■ **DOCUMENT PASSAGE**
I don't need to rehash how ridiculously computers and computing are portrayed in the movies, but suffice it to say that Jeff Goldblum's hack into an alien mainframe with an Apple PowerBook in 1996's "Independence Day" represents an all-time low, surpassing even Sandra Bullock's "The Net" from the year before.
This season's entry is "The Sixth Day," starring Arnold Schwarzenegger, which elevates Internet-enabled refrigerators, OnStar automobile navigation systems that actually drive the car for you, biometric security and digital cash to the big screen. Surprisingly, most of it is deftly handled. But then we get to the bigger questions/problems of the real subject of the movie -- cloning.
I've been hearing about the Web-enabled fridge and Coke machine for years now, ever since the birth of Java, and I'm still waiting for it to become a reality -- not that I want it, but I'm still waiting. While it makes sense for distributors of retail products to want to remotely check on their outlets (such as a soda machine), for the life of me I can't understand my kitchen appliances being attached to anyone's network.
(Talk about invasion of privacy. "Excuse me, sir, but you are running low on beer, vermouth and Haagen Dazs ... shall I order you some tofu and free-range chicken?")
In "The Sixth Day" the fridge is also the site of the family's calendar, represented by digital and voice displays. Schwarzenegger's family gets betrayed by that technology as the bad guys are led to his daughter's recital because of an entry prominently posted on the calendar, with address and everything.
A few futuristic elements aren't too far off. NFL quarterbacks today can receive one-way radio transmissions into their helmets from coaches on the sideline. The coaches can only relay the play being called, and the transmission is shut down well before the play is run. In Schwarzenegger's movie the quarterback is wearing a transparent visor on the helmet that relays the play but also the down and distance, the defense, and screams "BLITZ" when it's plain to see that the linebacker is about to sack the quarterback. Considering the business plan of the emerging XFL, it won't be long before such technology is enabled.
One technology trend I welcome is biometric security, which is ever-present in "The Sixth Day." Consumers even make cash payments by pressing their thumb to a touch-screen. Strangely, biometrics makes more sense than any of the technologies portrayed here, but it's the farthest off in reality. Vendors and technology adopters keep hesitating on deploying it, but I've yet to see compelling evidence that consumers would reject it.

■ **DATA EXTRACTS**
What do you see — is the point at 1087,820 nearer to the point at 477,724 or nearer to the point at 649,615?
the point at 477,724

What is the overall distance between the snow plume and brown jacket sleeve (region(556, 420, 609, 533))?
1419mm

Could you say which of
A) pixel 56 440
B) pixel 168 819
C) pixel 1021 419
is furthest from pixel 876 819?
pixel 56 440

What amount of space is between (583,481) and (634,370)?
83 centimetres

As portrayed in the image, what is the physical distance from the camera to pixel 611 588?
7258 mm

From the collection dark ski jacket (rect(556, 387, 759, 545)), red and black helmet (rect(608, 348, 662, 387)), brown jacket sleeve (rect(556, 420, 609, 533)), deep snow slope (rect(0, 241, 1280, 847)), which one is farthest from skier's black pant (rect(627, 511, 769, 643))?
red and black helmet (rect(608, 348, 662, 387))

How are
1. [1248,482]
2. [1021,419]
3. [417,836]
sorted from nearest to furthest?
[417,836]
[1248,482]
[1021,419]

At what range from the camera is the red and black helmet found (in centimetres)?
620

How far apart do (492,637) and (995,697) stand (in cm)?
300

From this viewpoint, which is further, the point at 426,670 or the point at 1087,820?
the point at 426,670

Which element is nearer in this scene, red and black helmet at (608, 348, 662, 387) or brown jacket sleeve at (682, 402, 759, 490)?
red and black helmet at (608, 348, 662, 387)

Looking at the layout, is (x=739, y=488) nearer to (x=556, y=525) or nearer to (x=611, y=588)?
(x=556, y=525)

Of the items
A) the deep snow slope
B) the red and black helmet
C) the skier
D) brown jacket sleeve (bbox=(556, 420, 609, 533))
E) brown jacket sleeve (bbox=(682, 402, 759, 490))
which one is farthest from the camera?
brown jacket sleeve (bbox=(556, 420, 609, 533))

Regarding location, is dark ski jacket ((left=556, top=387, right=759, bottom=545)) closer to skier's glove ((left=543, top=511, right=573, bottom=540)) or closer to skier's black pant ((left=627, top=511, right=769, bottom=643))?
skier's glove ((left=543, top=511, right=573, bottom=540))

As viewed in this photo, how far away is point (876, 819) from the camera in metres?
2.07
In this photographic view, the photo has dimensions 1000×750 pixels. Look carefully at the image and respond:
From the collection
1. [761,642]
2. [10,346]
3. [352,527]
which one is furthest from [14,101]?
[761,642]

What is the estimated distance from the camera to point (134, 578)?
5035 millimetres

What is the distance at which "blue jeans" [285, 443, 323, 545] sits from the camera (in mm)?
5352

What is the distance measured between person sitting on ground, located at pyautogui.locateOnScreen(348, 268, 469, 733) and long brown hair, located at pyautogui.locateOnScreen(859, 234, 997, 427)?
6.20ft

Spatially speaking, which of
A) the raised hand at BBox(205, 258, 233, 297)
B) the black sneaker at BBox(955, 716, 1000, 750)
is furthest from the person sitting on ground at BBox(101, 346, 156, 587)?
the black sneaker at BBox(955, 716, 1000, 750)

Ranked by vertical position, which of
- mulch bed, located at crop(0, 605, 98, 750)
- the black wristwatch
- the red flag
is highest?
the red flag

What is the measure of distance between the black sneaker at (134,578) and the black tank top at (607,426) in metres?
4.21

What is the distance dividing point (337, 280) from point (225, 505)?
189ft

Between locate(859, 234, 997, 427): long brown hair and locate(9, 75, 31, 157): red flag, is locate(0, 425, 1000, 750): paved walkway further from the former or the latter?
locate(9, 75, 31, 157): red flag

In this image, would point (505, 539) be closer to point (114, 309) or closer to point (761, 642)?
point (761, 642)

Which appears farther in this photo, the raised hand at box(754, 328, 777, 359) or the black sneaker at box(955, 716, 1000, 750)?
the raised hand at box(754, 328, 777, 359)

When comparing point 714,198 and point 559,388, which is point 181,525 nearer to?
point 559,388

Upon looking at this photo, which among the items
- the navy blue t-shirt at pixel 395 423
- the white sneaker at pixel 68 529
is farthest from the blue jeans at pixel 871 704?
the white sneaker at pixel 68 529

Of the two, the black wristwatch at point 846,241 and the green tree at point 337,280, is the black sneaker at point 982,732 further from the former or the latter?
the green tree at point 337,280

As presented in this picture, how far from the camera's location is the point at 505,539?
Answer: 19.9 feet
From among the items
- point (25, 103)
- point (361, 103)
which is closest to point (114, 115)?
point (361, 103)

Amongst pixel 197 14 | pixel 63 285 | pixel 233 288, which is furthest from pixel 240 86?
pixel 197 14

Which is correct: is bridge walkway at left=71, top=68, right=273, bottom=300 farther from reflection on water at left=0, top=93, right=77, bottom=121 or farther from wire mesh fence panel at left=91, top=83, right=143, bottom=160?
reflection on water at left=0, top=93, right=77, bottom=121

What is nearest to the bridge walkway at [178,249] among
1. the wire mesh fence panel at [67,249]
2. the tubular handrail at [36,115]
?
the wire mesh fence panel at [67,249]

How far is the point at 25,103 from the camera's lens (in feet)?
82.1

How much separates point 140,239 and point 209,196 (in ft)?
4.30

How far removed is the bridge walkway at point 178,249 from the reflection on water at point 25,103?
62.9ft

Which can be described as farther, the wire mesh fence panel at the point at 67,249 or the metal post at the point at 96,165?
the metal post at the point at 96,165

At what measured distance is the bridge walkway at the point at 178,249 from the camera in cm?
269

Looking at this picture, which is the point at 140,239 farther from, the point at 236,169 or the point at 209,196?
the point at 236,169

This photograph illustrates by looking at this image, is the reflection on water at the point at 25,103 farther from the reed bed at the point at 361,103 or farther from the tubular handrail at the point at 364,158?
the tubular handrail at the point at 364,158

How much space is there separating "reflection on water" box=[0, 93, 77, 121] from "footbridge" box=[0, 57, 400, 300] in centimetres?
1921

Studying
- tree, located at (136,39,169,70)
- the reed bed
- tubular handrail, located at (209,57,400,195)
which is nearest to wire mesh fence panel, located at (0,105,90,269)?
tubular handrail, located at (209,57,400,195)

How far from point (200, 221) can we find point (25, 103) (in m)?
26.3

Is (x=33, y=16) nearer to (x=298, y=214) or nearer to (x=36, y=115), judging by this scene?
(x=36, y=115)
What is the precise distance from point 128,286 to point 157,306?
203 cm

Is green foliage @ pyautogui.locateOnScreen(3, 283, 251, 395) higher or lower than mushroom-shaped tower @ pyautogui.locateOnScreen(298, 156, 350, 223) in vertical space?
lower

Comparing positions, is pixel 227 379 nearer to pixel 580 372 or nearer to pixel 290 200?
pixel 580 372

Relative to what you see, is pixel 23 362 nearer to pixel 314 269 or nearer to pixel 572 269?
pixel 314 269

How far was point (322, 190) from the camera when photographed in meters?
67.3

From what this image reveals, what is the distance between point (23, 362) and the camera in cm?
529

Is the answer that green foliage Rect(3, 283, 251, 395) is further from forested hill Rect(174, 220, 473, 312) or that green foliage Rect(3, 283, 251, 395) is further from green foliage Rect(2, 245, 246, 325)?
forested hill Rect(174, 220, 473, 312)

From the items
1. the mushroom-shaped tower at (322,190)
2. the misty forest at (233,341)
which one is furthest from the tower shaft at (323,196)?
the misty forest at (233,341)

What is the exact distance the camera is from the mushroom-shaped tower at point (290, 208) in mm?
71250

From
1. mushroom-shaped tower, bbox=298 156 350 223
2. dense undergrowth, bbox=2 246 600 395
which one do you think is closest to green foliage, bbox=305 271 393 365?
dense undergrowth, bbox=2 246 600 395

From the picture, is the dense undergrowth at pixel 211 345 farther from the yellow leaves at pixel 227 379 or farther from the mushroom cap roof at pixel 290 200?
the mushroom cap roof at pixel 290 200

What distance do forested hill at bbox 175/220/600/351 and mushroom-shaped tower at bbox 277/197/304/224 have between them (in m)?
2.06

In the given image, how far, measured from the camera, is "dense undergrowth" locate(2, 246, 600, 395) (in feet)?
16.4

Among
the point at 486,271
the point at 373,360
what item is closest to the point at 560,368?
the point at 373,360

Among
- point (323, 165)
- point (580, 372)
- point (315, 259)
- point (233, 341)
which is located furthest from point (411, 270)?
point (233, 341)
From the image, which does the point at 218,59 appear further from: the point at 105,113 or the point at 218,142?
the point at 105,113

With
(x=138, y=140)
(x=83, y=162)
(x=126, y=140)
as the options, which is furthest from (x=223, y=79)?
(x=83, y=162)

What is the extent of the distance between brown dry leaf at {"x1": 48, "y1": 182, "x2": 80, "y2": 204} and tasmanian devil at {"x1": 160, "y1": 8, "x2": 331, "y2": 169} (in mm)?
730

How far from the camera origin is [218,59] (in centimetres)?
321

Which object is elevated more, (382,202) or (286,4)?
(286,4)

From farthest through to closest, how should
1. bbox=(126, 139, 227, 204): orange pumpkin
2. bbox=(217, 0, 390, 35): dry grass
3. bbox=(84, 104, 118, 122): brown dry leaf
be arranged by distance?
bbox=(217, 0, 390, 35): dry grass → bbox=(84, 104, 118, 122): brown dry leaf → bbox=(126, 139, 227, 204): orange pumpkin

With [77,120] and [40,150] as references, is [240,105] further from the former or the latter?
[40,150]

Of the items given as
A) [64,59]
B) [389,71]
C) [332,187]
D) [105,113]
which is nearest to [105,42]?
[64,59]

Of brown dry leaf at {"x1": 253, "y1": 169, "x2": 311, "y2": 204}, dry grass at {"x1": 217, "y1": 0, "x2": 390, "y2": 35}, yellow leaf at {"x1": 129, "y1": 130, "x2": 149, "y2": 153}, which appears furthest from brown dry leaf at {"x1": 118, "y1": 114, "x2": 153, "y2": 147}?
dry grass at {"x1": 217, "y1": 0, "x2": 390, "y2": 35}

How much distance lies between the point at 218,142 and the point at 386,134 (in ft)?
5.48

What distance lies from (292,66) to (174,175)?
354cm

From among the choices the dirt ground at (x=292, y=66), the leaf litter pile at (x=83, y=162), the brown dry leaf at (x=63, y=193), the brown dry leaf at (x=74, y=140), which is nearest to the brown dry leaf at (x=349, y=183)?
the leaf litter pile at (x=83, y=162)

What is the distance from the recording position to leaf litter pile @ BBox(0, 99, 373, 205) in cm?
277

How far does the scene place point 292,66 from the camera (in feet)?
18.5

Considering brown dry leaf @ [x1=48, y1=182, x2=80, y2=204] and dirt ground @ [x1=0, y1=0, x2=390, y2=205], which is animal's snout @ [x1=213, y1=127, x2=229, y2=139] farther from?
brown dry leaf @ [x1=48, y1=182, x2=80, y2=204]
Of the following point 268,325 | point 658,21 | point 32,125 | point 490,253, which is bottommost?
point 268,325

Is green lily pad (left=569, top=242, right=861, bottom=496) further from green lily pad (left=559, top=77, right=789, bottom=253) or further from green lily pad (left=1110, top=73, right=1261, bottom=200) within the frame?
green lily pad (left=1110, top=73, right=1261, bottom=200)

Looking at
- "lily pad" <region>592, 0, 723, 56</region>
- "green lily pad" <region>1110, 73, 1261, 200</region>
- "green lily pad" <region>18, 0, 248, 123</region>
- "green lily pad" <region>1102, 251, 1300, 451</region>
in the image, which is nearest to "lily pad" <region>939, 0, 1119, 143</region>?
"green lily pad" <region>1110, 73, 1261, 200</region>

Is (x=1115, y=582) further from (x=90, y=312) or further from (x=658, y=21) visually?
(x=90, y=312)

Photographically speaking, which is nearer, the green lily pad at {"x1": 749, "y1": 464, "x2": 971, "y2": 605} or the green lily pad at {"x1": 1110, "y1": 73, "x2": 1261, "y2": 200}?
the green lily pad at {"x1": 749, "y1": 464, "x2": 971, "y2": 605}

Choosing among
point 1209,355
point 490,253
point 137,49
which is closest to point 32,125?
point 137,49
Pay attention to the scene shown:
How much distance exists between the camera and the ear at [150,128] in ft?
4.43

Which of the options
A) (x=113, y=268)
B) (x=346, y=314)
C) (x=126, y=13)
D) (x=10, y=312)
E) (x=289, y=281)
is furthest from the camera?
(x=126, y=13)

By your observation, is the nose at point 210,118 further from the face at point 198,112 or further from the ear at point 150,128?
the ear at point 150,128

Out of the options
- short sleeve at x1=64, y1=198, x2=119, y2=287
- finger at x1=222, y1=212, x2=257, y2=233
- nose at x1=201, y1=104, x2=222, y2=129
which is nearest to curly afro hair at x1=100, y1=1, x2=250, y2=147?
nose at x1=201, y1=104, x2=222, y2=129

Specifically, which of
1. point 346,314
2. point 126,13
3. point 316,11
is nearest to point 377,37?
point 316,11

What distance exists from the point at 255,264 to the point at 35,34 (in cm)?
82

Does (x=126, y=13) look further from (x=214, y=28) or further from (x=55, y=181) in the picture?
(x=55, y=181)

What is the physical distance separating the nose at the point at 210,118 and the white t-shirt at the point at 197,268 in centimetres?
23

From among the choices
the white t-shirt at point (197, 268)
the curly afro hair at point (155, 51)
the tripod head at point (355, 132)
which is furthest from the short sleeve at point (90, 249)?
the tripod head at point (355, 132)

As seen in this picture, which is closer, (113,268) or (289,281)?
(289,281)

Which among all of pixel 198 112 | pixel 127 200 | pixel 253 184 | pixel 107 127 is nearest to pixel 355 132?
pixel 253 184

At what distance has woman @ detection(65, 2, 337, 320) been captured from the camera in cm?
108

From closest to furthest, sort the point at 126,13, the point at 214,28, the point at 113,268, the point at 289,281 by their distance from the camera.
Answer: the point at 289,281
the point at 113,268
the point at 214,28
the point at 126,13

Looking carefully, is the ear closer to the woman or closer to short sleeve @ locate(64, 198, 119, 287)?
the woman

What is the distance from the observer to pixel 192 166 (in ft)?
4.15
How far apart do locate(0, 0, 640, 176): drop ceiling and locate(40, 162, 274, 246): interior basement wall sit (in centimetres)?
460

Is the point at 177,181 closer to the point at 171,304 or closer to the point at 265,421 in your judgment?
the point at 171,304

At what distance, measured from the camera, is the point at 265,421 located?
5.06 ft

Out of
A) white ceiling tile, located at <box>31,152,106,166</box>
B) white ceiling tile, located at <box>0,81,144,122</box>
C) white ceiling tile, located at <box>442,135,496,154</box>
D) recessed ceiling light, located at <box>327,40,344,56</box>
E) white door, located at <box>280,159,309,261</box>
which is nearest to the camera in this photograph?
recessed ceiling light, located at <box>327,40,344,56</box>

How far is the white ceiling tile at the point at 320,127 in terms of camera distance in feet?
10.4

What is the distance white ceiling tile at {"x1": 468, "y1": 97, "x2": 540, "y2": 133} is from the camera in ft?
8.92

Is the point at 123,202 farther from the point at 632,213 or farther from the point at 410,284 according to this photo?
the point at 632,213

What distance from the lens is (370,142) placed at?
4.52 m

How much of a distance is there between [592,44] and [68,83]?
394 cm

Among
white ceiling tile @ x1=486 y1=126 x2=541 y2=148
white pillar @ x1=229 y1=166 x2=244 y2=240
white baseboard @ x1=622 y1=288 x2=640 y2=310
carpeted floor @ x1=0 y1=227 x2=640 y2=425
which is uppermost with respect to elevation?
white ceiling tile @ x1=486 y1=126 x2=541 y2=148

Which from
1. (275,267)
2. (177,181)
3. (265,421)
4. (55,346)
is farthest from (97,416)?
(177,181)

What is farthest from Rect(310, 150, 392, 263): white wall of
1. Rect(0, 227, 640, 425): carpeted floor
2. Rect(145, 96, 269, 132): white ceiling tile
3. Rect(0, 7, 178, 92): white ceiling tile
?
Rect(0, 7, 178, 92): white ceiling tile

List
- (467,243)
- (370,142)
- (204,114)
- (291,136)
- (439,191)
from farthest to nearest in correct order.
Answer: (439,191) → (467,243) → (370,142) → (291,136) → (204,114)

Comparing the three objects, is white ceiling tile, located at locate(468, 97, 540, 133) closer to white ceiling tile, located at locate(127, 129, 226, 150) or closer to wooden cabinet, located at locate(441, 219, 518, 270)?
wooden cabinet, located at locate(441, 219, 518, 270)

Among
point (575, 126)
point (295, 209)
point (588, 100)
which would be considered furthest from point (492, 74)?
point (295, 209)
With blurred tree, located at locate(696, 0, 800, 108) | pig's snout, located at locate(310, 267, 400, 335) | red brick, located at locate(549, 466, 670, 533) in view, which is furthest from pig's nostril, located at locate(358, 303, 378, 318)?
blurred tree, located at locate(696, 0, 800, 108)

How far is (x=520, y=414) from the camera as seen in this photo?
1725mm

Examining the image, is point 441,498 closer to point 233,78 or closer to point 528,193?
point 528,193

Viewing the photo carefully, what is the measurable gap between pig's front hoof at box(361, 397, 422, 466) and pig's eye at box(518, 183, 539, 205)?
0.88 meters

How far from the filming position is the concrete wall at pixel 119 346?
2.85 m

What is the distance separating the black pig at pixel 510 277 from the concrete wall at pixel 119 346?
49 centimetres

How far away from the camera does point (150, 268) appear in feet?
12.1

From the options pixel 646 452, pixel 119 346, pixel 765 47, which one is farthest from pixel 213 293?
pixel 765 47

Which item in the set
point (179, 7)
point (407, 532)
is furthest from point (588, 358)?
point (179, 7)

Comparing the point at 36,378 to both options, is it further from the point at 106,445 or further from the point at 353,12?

■ **WORK ORDER 1**
Transcribe the column on "The Sixth Day" and its technology word for word, from "This season's entry" up to and including "to anyone's network.".
■ **WORK ORDER 2**
Pick up the column on "The Sixth Day" and its technology where it stops, and continue it.

■ **EXERCISE RESPONSE 1**
This season's entry is "The Sixth Day," starring Arnold Schwarzenegger, which elevates Internet-enabled refrigerators, OnStar automobile navigation systems that actually drive the car for you, biometric security and digital cash to the big screen. Surprisingly, most of it is deftly handled. But then we get to the bigger questions/problems of the real subject of the movie -- cloning.
I've been hearing about the Web-enabled fridge and Coke machine for years now, ever since the birth of Java, and I'm still waiting for it to become a reality -- not that I want it, but I'm still waiting. While it makes sense for distributors of retail products to want to remotely check on their outlets (such as a soda machine), for the life of me I can't understand my kitchen appliances being attached to anyone's network.

■ **EXERCISE RESPONSE 2**
Send in the clones
We often look to the movies and literature to help us shape our vision of the future, and more times than not, the books and films are remarkably prescient. From H.G. Wells and Jules Verne to Isaac Asimov, Arthur C. Clarke, Ray Bradbury and Ursula K. Le Guin to the William Gibsons and Neal Stephensons of today, we begin to understand not what technologies are in store for us, but what our relationship with them will be. Such literature also can be bold in positing ways that the hard moral questions presented by technology are dealt with. Alas, "The Sixth Day" fails here.
It's not the first time cloning has been addressed in the cinema or popular literature, but it is the first time since the occurrence of two significant events, which the movie recounts -- the cloning of sheep and the "completion" of the human genome mapping.
The most preposterous aspect of cloning here is the ability to clone an identical human being in almost real-time. I suppose they have to do this for the sake of making an action film, but still it nearly undermines the whole message of the film, which is to throw into question the morality of cloning humans. Let me put it this way: The movie does have a point of view, but it doesn't really answer the question because there are obvious cultural and scientific arguments for both sides.
Ultimately, those questions will have to be handled by legislatures and courts -- that is, if they are done counting the ballots.